The data are distributed as GIS raster GeoTIFF formats. Which is a standard proprietary GIS raster format. To access and analyse the raster data directly GeoTIFFs can be read by most GIS software and some other software packages. These formats are compatible with proprietary (ESRI ArcGIS) and open source Quantum GIS (QGIS) or (R-project raster package). If the user has no suitable software already installed the authors suggest downloading the open source QGIS software free of charge from http://www.qgis.org to view these data.

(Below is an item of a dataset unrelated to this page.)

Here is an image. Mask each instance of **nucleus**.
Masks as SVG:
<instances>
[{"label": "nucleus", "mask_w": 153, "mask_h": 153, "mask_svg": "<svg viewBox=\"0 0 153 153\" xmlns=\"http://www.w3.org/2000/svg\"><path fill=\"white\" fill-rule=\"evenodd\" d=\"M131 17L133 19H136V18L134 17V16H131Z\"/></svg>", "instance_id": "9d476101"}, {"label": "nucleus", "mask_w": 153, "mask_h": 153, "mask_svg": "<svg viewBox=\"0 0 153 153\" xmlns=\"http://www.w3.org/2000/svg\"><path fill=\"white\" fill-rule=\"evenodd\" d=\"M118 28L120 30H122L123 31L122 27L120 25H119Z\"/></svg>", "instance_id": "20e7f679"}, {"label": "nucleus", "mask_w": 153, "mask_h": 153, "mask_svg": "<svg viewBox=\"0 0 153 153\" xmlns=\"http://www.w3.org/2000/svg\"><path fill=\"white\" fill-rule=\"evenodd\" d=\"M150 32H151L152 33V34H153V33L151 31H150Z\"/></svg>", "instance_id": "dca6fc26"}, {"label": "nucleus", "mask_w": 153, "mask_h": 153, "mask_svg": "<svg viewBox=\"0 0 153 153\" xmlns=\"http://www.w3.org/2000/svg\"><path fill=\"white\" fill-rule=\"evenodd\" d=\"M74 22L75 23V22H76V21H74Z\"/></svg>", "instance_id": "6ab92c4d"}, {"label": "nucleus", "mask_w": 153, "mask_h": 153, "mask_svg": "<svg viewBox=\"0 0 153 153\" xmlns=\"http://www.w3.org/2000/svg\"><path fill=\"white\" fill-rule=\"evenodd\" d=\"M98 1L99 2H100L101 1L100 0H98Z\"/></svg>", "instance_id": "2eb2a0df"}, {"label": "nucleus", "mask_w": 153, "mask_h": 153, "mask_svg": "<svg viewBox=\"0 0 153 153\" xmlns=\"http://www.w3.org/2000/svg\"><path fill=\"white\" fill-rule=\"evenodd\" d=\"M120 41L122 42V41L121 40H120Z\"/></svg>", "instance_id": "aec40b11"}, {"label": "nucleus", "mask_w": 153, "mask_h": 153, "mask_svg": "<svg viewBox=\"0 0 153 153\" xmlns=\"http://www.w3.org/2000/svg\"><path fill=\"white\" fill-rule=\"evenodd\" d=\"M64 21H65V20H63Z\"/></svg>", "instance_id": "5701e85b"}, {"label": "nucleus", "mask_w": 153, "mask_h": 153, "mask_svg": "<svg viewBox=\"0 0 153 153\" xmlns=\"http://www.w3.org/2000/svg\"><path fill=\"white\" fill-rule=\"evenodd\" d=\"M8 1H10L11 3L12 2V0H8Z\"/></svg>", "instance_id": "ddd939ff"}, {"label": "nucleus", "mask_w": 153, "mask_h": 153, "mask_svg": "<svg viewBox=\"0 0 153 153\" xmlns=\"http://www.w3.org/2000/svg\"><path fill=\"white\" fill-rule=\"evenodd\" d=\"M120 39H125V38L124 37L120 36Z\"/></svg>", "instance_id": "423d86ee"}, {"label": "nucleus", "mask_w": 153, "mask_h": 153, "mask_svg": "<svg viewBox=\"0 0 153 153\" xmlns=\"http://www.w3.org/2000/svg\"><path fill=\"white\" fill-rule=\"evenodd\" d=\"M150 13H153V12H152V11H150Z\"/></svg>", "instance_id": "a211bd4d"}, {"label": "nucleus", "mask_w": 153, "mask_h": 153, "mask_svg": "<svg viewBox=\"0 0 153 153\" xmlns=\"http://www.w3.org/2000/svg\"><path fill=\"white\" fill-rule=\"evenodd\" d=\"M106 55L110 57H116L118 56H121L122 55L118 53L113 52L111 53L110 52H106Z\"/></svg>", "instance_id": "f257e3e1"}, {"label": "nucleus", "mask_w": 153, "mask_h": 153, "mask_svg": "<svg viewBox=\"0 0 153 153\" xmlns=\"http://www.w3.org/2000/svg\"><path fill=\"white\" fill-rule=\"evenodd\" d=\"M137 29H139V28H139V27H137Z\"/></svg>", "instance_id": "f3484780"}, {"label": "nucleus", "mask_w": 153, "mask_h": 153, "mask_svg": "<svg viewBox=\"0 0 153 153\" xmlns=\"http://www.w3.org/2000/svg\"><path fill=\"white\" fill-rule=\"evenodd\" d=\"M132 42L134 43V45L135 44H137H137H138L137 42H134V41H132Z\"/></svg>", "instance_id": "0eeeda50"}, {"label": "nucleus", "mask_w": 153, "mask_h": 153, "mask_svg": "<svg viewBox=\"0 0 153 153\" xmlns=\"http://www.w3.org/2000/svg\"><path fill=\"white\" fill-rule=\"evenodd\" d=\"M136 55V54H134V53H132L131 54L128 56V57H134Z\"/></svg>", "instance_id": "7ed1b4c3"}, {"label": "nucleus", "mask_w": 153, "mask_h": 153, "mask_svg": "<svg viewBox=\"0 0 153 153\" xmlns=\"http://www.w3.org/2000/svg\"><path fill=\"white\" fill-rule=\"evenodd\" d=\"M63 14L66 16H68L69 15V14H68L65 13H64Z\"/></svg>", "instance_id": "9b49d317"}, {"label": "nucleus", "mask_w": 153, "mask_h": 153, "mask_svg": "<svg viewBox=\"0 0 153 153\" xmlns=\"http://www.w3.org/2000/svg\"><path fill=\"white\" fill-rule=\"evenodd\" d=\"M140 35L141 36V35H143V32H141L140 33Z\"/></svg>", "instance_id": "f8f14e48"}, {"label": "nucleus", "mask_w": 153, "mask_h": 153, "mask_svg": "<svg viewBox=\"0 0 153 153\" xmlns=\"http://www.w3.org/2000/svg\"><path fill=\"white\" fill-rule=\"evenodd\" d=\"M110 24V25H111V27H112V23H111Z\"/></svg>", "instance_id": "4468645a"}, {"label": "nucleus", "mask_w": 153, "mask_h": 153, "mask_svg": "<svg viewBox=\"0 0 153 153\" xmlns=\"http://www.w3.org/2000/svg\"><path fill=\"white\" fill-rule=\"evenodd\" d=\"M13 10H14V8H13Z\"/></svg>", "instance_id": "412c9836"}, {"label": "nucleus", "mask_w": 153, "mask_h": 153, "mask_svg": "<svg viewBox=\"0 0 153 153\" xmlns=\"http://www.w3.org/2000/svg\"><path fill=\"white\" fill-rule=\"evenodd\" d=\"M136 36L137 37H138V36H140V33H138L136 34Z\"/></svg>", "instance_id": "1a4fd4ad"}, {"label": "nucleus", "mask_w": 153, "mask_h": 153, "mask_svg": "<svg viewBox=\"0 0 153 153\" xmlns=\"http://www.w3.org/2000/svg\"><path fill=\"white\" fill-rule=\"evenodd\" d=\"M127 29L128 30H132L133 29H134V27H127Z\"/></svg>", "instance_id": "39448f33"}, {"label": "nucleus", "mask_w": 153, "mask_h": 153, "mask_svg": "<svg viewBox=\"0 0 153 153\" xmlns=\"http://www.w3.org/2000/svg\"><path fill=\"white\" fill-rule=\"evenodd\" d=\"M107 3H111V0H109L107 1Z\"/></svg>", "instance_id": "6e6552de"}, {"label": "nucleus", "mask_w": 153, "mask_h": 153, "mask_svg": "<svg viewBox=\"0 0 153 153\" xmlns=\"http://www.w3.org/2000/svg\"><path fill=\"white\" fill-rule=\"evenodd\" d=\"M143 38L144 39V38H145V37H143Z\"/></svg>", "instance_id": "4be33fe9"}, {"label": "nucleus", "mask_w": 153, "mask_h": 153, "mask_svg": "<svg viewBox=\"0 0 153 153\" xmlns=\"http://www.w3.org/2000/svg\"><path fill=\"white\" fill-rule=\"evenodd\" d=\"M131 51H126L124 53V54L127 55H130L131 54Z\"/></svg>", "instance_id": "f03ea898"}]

A simple schematic of the data layers and directories found within this data package is shown below with descriptions where filenames are not self-explanatory:

  • Appendices – Directory containing the appendices for this document.
    • ohd_VBNMBD_SchaffnerEtAl_Appendix1.pdf
    • ohd_VBNMBD_SchaffnerEtAl_Appendix2.pdf
  • Quickview – Directory containing small JPEG files allowing the reader to view the data visually without specialist software.
    • appendix1mapsAEVE.jpg – VBORNET Status Aedes vexans
    • appendix1mapsANPL.jpg – VBORNET Status Anopheles plumbeus
    • appendix1mapsCUMO.jpg – VBORNET Culex modestus
    • appendix2mapsAEVE.jpg – VBORNET Status Aedes vexans
    • appendix2mapsANPL.jpg – Model output Anopheles plumbeus
    • appendix2mapsCUMO.jpg – Model output Culex modestus
  • Tiff – Directory containing model output data for display and interrogation within GIS and geostatistical software.*
    • aevemodelMsk.tif – Model output Aedes vexans
    • anplMskensNFL.tif – Model output Anopheles plumbeus
    • cumomodelMsk.tif – Model output Culex modestus

*Only the tif files within this directory are listed. Other file formats of the same name within the directory are ancillary files that provide additional data to the GIS software and as a rule should be copied along with the TIFF file of the same name if you are moving the data between directories.

Publication date

(23/08/2016).

5. Reuse potential

These layers have been created in an attempt to identify probable areas of species distribution where there are currently no sample data. These maps therefore could be useful in identifying suitable areas for further sampling in an attempt to identify the true distribution of the species. The VectorNet project [2] plans to utilise these datasets in such a way.

The covariates of the models are also mainly climate orientated. A possible avenue of further work therefore could be to use the models to assess the potential change in distribution after a shift in climate parameters.